As primeiras mudanças vieram junto com os “loucos anos 20”, a década da virada para “elas”. Foi quando o mundo das mulheres brasileiras virou um campo de batalha. Palco de uma luta feroz entre a tradição e a modernidade, onde as estruturas patriarcais dominantes passaram a ser desafiadas por novas ideias, busca por direitos civis e a ocupação do espaço na esfera pública.
Foi nesse contexto que, em 8 de abril de 1922, o céu paulistano testemunhou um marco histórico na aviação feminina: Thereza de Marzo tornou-se a primeira mulher do país a obter o brevê de piloto, seguida por Anésia Pinheiro Machado que, no dia seguinte, também obteve autorização para voar. Corajosas e determinadas, elas abriram o caminho que efetivou a presença das mulheres na aviação nacional, mas, para isso, tiveram que romper barreiras sociais erguidas a partir do extremo preconceito e da restrição de gênero.

= = = =

**Atividade proposta**.
Transcreva fielmente o trecho do texto sobre as pioneiras da aviação feminina no Brasil que se inicia com as palavras "As primeiras mudanças" e termina em "restrição de gênero.".

Registros:
= = = =

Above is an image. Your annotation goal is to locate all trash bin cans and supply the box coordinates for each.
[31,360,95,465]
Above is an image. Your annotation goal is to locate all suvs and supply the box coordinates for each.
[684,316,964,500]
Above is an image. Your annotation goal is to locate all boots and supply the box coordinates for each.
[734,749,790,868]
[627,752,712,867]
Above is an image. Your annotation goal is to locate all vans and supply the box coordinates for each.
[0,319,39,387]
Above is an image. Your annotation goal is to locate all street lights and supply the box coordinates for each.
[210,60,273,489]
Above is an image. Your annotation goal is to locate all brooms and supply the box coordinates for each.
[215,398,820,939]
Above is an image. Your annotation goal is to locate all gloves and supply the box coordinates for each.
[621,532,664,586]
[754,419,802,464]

= = = =

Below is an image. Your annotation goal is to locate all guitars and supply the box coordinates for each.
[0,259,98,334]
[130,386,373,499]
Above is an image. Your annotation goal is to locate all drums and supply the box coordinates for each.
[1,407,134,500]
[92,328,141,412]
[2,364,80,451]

= = = =

**Resolução**.
As primeiras mudanças vieram junto com os “loucos anos 20”, a década da virada para “elas”. Foi quando o mundo das mulheres brasileiras virou um campo de batalha. Palco de uma luta feroz entre a tradição e a modernidade, onde as estruturas patriarcais dominantes passaram a ser desafiadas por novas ideias, busca por direitos civis e a ocupação do espaço na esfera pública.
Foi nesse contexto que, em 8 de abril de 1922, o céu paulistano testemunhou um marco histórico na aviação feminina: Thereza de Marzo tornou-se a primeira mulher do país a obter o brevê de piloto, seguida por Anésia Pinheiro Machado que, no dia seguinte, também obteve autorização para voar. Corajosas e determinadas, elas abriram o caminho que efetivou a presença das mulheres na aviação nacional, mas, para isso, tiveram que romper barreiras sociais erguidas a partir do extremo preconceito e da restrição de gênero.